Foundation for AI Ethics & Safety Research

Demonstrating AI as a Tool
for Human Advancement

FAESR believes artificial intelligence should create abundance, not scarcity. We prove this through practical tools that advance human knowledge while remaining accessible to researchers, educators, and citizen scientists worldwide.

01

Practical Over Theoretical

We build working instruments, not position papers. Herald DSMO embodies our commitment to tangible scientific progress.

02

Radical Transparency

Open-source software, published methodologies, community governance. Every algorithm is auditable, every process documented.

03

Data Sovereignty

You own your observations. Choose Sovereign mode for complete local control, or Federated mode to contribute to open science—your data, your choice.
.....
Given instruction 1:
Substitute "white papers" for "position papers" in the foundation statement, reproducing it starting with "FAESR believes artificial" and going on through "tangible scientific progress.".
Given instruction 2:
Continue the foundation statement on AI ethics past its final sentence.
These data have no connection to the foundation statement.

Saved data entries
.....
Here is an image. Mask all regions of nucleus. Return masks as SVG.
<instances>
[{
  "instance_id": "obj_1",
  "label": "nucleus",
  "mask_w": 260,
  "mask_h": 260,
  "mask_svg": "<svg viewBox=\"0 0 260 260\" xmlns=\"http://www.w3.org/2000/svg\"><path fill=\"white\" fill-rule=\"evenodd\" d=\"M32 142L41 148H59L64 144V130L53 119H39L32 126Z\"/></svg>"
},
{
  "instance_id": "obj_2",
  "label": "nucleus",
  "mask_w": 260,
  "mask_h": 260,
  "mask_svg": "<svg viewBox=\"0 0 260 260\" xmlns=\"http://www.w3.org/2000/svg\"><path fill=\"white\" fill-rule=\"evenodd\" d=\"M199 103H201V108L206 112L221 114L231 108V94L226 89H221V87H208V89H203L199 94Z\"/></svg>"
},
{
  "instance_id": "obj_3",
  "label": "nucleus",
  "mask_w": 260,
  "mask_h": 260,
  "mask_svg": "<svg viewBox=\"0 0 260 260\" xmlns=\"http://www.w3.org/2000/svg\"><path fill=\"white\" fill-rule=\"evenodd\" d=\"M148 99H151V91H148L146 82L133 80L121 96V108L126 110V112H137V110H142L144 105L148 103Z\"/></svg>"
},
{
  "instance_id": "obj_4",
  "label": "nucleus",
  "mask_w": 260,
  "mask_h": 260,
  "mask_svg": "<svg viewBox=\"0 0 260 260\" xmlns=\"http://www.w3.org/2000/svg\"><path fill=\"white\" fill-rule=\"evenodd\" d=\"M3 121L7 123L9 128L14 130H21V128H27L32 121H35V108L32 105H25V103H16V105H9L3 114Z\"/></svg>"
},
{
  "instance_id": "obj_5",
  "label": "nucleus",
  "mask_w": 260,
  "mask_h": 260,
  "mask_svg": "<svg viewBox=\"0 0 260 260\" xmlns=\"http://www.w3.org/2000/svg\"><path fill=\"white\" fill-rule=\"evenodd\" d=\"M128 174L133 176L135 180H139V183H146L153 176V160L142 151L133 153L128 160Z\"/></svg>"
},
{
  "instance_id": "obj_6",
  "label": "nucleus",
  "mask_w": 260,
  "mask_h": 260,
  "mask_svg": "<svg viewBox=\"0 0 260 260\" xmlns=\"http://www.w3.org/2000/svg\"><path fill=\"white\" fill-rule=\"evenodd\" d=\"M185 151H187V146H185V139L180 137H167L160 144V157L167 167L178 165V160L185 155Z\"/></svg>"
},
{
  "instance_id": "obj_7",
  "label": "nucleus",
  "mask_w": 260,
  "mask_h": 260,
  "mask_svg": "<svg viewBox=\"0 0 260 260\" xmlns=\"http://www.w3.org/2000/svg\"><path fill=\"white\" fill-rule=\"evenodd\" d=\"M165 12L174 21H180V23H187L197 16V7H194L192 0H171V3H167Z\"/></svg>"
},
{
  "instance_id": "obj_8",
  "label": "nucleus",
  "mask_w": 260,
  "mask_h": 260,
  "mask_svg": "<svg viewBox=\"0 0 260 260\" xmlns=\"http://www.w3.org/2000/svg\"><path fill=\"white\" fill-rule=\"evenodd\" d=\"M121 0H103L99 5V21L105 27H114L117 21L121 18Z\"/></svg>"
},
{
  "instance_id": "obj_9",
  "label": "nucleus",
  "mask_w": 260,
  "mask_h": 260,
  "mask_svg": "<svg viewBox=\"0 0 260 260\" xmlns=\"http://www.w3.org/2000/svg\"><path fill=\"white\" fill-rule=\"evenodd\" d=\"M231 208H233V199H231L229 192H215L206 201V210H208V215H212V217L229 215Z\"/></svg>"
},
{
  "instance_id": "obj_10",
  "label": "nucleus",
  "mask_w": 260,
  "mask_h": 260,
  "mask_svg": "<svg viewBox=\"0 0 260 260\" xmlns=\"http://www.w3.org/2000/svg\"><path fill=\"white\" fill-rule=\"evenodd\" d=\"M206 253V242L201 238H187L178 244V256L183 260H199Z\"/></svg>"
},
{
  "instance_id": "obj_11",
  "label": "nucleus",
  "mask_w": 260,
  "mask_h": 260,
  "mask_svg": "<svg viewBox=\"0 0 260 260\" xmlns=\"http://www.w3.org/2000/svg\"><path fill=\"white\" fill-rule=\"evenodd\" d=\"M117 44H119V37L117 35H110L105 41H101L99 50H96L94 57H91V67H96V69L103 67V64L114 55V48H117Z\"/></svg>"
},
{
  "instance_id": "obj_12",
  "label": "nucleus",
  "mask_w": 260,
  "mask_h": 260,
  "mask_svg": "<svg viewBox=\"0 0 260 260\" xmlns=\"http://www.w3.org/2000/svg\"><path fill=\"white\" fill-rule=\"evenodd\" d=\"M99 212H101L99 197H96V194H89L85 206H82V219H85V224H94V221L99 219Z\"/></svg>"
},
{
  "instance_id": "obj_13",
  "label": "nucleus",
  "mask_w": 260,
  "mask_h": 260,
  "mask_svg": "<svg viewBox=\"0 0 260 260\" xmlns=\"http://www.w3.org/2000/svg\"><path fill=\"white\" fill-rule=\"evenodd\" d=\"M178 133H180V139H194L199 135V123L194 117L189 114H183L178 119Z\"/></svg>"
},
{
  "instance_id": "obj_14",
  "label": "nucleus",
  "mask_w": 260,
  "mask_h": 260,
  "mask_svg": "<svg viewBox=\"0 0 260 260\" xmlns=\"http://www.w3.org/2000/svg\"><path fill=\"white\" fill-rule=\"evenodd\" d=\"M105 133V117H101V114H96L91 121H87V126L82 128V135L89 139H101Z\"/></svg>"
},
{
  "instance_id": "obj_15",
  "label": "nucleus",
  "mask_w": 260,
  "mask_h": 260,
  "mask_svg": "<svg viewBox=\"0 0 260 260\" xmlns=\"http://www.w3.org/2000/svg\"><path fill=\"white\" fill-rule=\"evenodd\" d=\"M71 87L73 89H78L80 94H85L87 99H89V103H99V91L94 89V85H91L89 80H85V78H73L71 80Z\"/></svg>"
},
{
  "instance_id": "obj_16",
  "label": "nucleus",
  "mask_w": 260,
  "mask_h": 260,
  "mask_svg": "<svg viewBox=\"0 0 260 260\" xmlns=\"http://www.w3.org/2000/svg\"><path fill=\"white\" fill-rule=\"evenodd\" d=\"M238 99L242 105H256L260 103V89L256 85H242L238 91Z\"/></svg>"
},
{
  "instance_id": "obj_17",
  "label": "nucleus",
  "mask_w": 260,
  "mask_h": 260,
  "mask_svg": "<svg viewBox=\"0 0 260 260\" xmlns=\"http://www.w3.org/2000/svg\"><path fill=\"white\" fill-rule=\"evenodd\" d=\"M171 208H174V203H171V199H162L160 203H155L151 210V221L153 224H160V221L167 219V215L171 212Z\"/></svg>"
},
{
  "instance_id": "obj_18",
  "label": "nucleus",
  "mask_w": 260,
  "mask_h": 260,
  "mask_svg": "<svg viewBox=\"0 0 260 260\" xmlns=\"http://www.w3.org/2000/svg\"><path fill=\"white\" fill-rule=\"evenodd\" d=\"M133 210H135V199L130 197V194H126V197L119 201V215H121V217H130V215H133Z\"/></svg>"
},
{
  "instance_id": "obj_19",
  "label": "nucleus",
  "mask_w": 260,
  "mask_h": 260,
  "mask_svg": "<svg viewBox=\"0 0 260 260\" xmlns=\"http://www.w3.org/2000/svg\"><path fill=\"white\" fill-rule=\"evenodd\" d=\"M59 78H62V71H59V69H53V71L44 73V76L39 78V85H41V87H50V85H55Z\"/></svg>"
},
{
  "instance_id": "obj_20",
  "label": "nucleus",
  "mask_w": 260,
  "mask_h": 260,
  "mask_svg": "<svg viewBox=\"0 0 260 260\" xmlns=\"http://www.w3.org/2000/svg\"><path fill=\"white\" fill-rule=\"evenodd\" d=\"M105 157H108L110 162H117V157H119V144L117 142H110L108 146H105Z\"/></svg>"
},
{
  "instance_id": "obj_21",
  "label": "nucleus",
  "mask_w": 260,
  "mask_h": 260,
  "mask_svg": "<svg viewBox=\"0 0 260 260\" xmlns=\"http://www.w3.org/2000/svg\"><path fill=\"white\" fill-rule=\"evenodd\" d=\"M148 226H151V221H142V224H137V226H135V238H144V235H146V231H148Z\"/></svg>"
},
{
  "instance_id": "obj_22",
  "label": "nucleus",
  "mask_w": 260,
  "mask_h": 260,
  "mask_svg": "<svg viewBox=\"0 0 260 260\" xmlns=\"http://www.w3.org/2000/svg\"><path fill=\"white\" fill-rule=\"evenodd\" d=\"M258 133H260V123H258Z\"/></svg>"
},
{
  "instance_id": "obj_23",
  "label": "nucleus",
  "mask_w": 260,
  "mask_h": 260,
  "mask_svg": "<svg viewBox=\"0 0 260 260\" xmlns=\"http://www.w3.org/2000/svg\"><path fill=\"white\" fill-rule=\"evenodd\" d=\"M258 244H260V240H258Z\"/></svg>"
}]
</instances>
.....
Task answer 1:
FAESR believes artificial intelligence should create abundance, not scarcity. We prove this through practical tools that advance human knowledge while remaining accessible to researchers, educators, and citizen scientists worldwide.

01

Practical Over Theoretical

We build working instruments, not white papers. Herald DSMO embodies our commitment to tangible scientific progress.

Task answer 2:
04

Abundance Mindset

Technology should multiply opportunities. As production scales, we pass savings to customers—not extract maximum margin.

Herald DSMO
Deep Space Measurement Observatory

An open-source deep-sky observatory with hardware assembled and software in active development. Three co-aligned optical channels will capture color images, photometric time-series, and hydrogen emission maps simultaneously. We're seeking software engineers, sponsors, and observatory hosts to help bring this to production.

3 Optical Channels
BVRI Planned Photometry
IMX533 All Cooled Sensors

Three Optical Channels. One Pointing.

All three optical channels are co-aligned on the same deep-sky target. This is our current prototype specification—subject to change as development progresses.

Optical Layout (Side View)

                    ┌─────────────────────────────────────────────────────────────────┐
                    │                      HERALD DSMO OPTICAL TRAIN                   │
                    │                        (Prototype Spec)                          │
                    └─────────────────────────────────────────────────────────────────┘

    CHANNEL 1: DEEP-SKY IMAGING (Master/Pointing Authority)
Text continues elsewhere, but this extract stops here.